Nie wytrzymam tutaj, wszystko przypomina mi Dawida. Nas. Nasze plany.
-Przyjedź znów kiedyś -poprosił. Przypomniały mi się słowa Zayna.
Pojadę do Londynu.
Wieczór:
-Hej Iza-przywitałam przyjaciółkę.
-Hej bejbee- przywitała mnie.
-Wracam do Londynu-powiedziałam.
-Serio?-zapytała niezadowolona- Zostawisz nas?
-Ciebie nie, bo pojedziesz ze mną.
-Mam jechać z tobą?-zapytała podekscytowana.
-Jeżeli chcesz-powiedziałam- Jutro wieczorem wylatuję-powiedziałam- Dam znać też Dosi i Martynie. Daj znać jak się zdecydujesz pa!!
Dominika zgodziła się od razu. Martyna niestety nie, powiedziała, że może w wakacje do nas dołączy.
Następnego dnia wstałam bardzo wcześnie, musiałam się spakować. Szybko pobiegłam do łazienki założyłam ten zestaw i zjadłam śniadanie.
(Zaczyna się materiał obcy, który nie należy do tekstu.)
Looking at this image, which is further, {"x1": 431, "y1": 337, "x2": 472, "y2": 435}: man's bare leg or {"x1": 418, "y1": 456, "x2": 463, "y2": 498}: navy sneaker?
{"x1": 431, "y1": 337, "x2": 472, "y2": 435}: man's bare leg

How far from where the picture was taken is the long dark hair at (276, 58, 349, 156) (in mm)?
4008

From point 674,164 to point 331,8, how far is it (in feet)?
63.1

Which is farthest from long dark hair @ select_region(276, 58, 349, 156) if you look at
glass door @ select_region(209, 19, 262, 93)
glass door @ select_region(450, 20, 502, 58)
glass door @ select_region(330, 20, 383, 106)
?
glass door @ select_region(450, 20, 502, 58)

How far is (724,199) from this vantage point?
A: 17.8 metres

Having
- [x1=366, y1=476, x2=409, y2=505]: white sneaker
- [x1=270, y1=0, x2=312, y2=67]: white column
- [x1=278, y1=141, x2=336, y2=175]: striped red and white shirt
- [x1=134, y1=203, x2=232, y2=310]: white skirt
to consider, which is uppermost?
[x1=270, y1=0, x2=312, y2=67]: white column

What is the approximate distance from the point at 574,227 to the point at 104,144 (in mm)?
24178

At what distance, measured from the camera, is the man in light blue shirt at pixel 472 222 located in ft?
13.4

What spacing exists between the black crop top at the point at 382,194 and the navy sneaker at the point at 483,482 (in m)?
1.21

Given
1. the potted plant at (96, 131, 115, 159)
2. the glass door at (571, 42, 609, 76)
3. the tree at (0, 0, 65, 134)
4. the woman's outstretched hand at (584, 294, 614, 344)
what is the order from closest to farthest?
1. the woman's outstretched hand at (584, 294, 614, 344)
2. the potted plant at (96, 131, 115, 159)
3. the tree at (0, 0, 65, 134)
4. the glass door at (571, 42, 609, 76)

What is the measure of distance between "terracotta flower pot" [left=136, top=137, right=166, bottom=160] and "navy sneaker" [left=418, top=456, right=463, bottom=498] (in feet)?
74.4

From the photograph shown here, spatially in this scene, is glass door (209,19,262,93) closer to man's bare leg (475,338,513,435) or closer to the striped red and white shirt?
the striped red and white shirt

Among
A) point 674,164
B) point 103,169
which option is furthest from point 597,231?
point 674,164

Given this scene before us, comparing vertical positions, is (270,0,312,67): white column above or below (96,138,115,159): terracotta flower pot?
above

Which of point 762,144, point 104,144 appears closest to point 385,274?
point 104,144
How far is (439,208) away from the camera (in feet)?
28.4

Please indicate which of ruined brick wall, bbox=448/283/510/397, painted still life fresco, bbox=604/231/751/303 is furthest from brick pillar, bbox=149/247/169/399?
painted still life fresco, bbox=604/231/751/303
Po chwili zadzwonił telefon. Miałam nadzieję, że to Iza z dobrymi wieściami.
To ona!
-Hej!-przywitałam ja- Jedziesz.
-Niestety, tak i będę cię męczyć, póki nie poznam One Direction!!!!!!!
-Jakoś wytrzymam-powiedziałam.
-Muszę się pakować! Widzimy się wieczorem-pożegnała mnie.
-Pa!
O 15 byłam gotowa. Więc postanowiłam zadzwonić do Zayna i powiedzieć, że dzisiaj wracam do Londynu.
-Cześć piękna-odebrał po pierwszym sygnale.
-Hej, chciałam ci powiedzieć, że wieczorem mam samolot...
-Wracasz????-zapytał
-Tak.
-Przyjadę po ciebie-zaproponował. Bardzo się ucieszyłam, brakowało mi tych rozmów z nim.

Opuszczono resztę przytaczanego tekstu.